* Directions: Render the stretch of data that opens with the line containing "Is the rock at (x=471, y=417)" and closes with the line containing "4.17 meters" as a Markdown table with the columns Row and Entry, skipping blank lines.

* Extracted data:
+-------+
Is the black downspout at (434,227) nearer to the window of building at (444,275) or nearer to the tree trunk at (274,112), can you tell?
+-------+
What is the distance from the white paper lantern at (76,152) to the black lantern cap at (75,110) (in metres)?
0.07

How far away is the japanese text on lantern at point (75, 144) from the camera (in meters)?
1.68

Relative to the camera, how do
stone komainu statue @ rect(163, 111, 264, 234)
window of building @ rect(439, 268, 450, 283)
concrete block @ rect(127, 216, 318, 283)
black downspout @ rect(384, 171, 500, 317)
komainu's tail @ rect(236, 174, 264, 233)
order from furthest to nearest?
+-------+
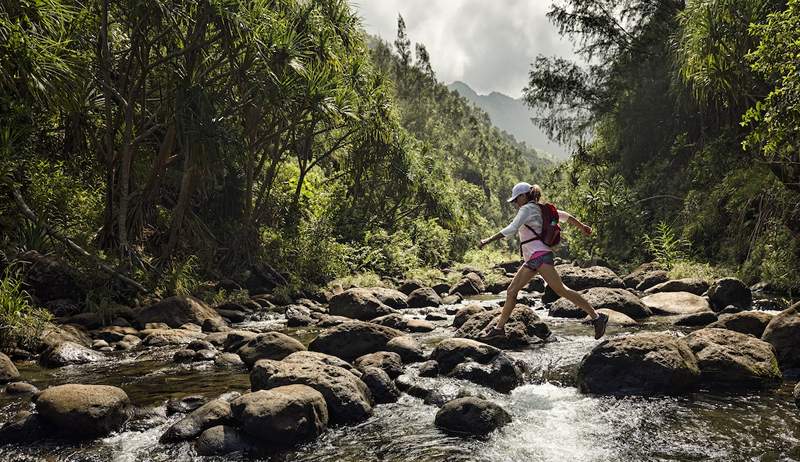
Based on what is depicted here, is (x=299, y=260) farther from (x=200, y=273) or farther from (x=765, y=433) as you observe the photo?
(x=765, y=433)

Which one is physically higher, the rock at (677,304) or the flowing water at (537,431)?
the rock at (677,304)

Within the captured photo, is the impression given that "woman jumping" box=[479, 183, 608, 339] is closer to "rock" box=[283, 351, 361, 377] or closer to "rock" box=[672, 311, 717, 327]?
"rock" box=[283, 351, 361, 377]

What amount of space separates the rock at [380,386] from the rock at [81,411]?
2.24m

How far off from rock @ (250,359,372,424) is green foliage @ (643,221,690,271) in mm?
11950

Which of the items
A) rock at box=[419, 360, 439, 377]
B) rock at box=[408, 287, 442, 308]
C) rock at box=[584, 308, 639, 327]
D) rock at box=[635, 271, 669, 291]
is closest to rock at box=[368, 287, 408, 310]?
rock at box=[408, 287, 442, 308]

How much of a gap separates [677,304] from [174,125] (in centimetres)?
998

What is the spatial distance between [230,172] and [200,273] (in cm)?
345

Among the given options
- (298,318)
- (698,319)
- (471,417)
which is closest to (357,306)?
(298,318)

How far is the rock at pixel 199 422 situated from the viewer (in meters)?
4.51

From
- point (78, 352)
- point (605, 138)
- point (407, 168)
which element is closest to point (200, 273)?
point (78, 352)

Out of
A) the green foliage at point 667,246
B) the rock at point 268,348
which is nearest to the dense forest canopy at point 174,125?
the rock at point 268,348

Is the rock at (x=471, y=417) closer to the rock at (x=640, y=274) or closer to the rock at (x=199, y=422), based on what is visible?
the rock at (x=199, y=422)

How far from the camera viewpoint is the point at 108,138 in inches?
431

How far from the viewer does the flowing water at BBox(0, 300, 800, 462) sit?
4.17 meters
+-------+
* The result:
| Row | Entry |
|---|---|
| 1 | Is the rock at (x=471, y=417) closer to the rock at (x=640, y=274) or closer to the rock at (x=199, y=422), based on what is visible? |
| 2 | the rock at (x=199, y=422) |
| 3 | How far from the camera viewpoint is the point at 108,138 in inches? |
| 4 | 431 |
| 5 | How far from the viewer does the flowing water at BBox(0, 300, 800, 462) sit? |
| 6 | 4.17 meters |